Mount Sinai Beth Israel
via Wikimedia Commons

As losses mount, Manhattan's Beth Israel Hospital may close down

May 19, 2016
by Thomas Dworetzky, Contributing Reporter
Famed Beth Israel Hospital in New York City may soon close down, leaving Downtown Manhattanites on both the East and the West sides without a major hospital or emergency room.

Mt. Sinai Beth Israel nurses told The Villager newspaper last Tuesday, “They are going to make a big announcement before the end of the month ... We anticipate this is coming next week.”

The health care system is bleeding red ink, according to Crain's New York — $85.6 million in the first nine months of 2015, running at a pace to rival its 2014 $90.7 million loss.

The business news site also revealed details of an "urgent alert" email sent by the New York State Nurses Association to its members.

“We have been informed by management that they will be announcing the downsizing of Beth Israel within the next week or two. Their plan is to move units and individuals throughout the system,” NYSNA officials told members.

The news of the hospital's peril prompted a joint letter expressing "grave concern" to Mt. Sinai Health System president and CEO Kenneth Davis from shocked local politicians, including City Council members Daniel Garodnick, Rosie Mendez and Corey Johnson, Congress member Carolyn Maloney, Manhattan Borough President Gale Brewer, State Senator Brad Hoylman and Assembly members Brian Kavanagh and Richard Gottfried.

They advised Davis that "Beth Israel has been a constant presence and resource for the entire city, and the East Side of Manhattan in particular. Any downsizing or closure at Beth Israel threatens to further strain an already overburdened network of health care providers in Manhattan, reduce health care options and curtail services in the immediate neighborhood, and eliminate jobs."

In addition, their letter also warned that "the loss of the Beth Israel Neonatal Intensive Care Unit [NICU] is instructive – while Mount Sinai may have felt comfortable with closing the facility at Beth Israel because it has other NICUs in its system, this decision forces local parents to travel out of their area at a highly stressful and time-starved period in their lives."

The threat of shuttering the facility follows the closing of St. Vincent's Hospital in 2010. That facility, on the Lower West Side, had been on the front lines in the early fight against HIV/AIDs. It was replaced by an ultra-lux 200-unit Greenwich Lane condominium complex after proposals were made to build a new hospital nearby. This did not happen, according to the New York Times.

In 2015 a penthouse in the complex went for $21.1 million, according to the paper.

The politicians recalled the tragedy of the loss of St. Vincent's in their letter, stating, "we’ve seen this story before citywide, and Manhattan has suffered in particular with the shuttering of St. Vincent’s Hospital in Greenwich Village. After the closure of St. Vincent’s, hospitals across the borough experienced a sharp rise in visits."

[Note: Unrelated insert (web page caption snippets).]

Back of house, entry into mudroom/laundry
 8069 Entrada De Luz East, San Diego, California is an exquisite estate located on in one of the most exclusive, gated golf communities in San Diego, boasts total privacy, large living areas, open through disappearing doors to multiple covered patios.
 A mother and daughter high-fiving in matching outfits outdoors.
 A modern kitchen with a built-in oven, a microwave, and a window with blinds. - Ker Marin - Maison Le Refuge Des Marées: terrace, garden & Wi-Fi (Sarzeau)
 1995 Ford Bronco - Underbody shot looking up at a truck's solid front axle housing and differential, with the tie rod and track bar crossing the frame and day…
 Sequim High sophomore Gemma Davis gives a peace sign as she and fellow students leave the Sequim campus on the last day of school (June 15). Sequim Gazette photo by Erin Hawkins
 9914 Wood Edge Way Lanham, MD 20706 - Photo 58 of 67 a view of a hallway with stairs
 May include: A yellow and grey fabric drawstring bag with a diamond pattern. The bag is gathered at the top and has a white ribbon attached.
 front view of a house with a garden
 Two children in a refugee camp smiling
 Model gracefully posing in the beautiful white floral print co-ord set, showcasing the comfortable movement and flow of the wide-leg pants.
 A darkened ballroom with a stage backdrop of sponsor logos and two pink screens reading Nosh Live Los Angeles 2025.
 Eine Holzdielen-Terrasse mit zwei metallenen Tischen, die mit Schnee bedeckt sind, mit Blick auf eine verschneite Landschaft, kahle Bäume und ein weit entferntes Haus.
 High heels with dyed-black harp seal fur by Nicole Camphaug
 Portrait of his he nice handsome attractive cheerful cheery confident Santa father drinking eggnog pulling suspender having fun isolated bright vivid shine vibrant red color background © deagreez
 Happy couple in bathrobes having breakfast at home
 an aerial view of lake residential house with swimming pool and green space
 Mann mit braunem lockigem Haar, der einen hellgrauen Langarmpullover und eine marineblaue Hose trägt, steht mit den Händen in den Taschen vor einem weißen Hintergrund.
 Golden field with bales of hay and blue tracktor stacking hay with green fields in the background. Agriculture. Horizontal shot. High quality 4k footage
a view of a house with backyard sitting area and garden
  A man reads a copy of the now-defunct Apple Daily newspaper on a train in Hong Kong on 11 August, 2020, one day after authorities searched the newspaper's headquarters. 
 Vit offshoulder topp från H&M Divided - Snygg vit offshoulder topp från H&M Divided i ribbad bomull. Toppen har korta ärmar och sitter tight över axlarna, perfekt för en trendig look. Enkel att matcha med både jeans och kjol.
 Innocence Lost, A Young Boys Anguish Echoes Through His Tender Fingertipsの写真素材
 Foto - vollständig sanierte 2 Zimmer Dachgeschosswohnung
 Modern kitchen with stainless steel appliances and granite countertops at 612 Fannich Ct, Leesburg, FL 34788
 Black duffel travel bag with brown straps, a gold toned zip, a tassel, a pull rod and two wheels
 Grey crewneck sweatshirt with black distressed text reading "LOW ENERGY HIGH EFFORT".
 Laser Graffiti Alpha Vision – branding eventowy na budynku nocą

Beth Israel is now the only large hospital in the Downtown area of Manhattan. Its leadership has proposed that a new hospital could be built nearby — similar to proposals concerning a replacement for St. Vincent's. “They [Mt. Sinai management] had said they were going to rebuild — and this is what we were told,” one of the sources told the Villager. “First, they said they were going to rebuild at the corner of 17th Street, where they own apartments. They said they were going to build by the New York Eye and Ear Infirmary — they also own that.”

The bottom line, sources claimed, is that the hospital is already downsizing. The NICU has been moved uptown. “They’re going to close [the hospital] in months,” one of the nurses told the paper. “They are taking the services that were thriving at Beth Israel and moving them uptown. They have cut doctors’ salaries here, and therefore pushed them out.”

The hospital system includes the Uptown Mt. Sinai location, as well as the Eye and Ear Infirmary, Mount Sinai St. Luke’s, Mount Sinai West (formerly Roosevelt Hospital), Mount Sinai Brooklyn (formerly Kings Highway Hospital), and Mount Sinai Queens.

Mayor de Blasio had made the hospital closing issue a major piece of his campaign when he ran for the city's top office. A dozen hospitals shuttered during former Mayor Bloomberg's reign.

“We’re not going to accept the arguments that because it’s a challenging situation, we’re not going to get involved,” de Blasio said while running, according to the paper. “Mayors are supposed to get involved — that’s what we’re here for. This is the moment when we need to turn the corner.”

The Mount Sinai Health System remains circumspect about the fate of its Downtown facility. “Mount Sinai is committed to serving the community and offering the highest level of patient care. Leadership is currently discussing various options to accomplish these goals,” its spokesperson said in a statement given the paper.